Mimivirus L425 protein acts as an icosahedral capsid scaffolding protein.
A–D. 8-hours PI cells were cryo-preserved and exposed to rabbit anti-L425 antibodies, followed by exposure to gold-conjugated goat anti-rabbit antibody, revealing that pre-assembled capsids (arrows) as well as fully assembled icosahedral capsids (arrowheads) include L425. E–G. Infected cells processed by the immuno-TEM Tokuyasu method. As is the case for cryo-preserved specimens, anti-L425 antibodies specifically label the external layer of the open sheet membrane. Scale bars: 500 nm in A, D and E; 200 nm in B–C; 100 nm in F–G.
Figure 7.
Trimming of open-sheet membrane surplus.
A, B. Two 10 nm digital slices derived from a 320 nm-thick STEM tomogram from the periphery of an 8-hour PI Mimivirus VF, revealing that the inner viral membrane underlying an icosahedral capsid layer (arrowheads) is connected to external membrane sheets (arrows). C. 3-D surface rendering view of icosahedral capsids (arrowheads; yellow) and inner membrane (blue) that are still connected to external open membrane sheets (arrows; blue). D, E. 10 nm digital slice (D) and a 3-dimensional surface rendering view (E) of fully assembled Mimivirus virions in which excess external membrane is trimmed (arrow in E), leaving a ∼20 nm DNA entry portal. See Movies S13, S14. Scale bars: 100 nm.
Figure 8.
Model of Mimivirus membrane and capsid assembly.

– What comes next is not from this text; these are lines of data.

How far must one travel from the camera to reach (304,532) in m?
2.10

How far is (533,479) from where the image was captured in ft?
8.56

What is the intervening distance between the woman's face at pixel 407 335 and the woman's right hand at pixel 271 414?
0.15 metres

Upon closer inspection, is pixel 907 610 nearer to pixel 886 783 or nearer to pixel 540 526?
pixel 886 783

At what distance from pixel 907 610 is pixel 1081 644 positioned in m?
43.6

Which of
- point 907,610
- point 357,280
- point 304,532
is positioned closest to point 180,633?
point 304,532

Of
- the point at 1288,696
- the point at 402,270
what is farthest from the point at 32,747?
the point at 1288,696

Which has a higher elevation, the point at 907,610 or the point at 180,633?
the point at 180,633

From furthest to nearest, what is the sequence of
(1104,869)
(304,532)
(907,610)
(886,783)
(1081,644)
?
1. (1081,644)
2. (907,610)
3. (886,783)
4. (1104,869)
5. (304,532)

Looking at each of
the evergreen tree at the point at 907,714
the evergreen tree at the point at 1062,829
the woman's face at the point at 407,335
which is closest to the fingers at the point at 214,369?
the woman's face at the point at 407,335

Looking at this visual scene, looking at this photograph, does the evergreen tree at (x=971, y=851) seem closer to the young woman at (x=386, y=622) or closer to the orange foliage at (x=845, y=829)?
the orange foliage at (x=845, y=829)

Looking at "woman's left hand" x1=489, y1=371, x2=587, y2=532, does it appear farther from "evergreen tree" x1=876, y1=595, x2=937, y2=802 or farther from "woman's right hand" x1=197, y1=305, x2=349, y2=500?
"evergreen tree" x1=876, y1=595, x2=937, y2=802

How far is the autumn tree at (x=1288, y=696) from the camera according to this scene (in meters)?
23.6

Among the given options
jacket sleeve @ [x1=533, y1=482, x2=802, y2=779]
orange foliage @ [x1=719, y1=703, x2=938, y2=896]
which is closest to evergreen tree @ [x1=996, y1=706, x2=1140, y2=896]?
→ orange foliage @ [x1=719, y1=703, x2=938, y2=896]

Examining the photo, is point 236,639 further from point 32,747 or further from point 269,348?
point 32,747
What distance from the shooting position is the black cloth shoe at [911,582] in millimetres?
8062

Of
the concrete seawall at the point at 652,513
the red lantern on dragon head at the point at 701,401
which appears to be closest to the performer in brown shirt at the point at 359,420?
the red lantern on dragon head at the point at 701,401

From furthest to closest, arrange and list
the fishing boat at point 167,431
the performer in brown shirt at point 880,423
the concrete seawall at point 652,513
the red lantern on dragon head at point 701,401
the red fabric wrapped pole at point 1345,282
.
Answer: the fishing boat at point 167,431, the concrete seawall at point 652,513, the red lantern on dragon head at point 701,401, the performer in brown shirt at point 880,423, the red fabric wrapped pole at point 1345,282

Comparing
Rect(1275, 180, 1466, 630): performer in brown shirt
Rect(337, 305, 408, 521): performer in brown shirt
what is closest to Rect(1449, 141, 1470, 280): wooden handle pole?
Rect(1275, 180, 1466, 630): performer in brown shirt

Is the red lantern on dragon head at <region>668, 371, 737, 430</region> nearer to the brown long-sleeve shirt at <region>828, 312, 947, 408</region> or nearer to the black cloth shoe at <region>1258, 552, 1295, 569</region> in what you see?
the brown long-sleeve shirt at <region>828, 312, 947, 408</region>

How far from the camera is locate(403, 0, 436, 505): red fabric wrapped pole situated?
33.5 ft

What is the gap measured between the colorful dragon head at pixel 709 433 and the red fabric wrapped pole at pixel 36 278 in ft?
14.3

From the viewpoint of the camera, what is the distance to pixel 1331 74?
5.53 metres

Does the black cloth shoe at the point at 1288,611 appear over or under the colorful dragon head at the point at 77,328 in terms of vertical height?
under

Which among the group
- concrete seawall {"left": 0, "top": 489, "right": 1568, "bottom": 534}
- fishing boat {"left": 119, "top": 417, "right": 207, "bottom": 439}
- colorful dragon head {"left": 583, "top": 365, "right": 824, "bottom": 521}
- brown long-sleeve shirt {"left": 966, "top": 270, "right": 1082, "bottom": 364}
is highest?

A. Host cisternae, from which ∼70 nm vesicles bud out, are recruited to early (7.5-hour PI) viral factories. B. Zoom-in of multiple ∼70 nm vesicles reaching membrane assembly zone. C. Vesicles fuse into multivesicular bodies. D. Multivesicular bodies generated at 8-hour PI rupture to form large open membrane sheets that act as precursors for the inner Mimivirus membrane. The open sheet is expanding by fusing with additional incoming vesicles. E. An icosahedral vertex is generated on top of the open membrane sheets through the assembly of structural Mimivirus capsid proteins in a process involving the L425 protein. F. Upon assembly of the capsid, the inner membrane layer is shaped into icosahedral morphology. G, H. Membrane overhangs consisting of the open membrane sheets are suggested to prevent premature closure of icosahedral capsids, thus enabling formation of a DNA-encapsidating portal [28]. I. As multiple Mimivirus capsid progeny are generated, large host cisternae that act as viral lipid reservoir are excluded from the membrane assembly zone, thus highlighting the need for small, ∼70 nm vesicles capable of reaching this zone, to enable continuous viral assembly. The model underscores the notion that Mimivirus factories represent ‘production lines’ where all stages of viral generation occur simultaneously. Gray: viral DNA; Blue: membrane network; Yellow: capsids.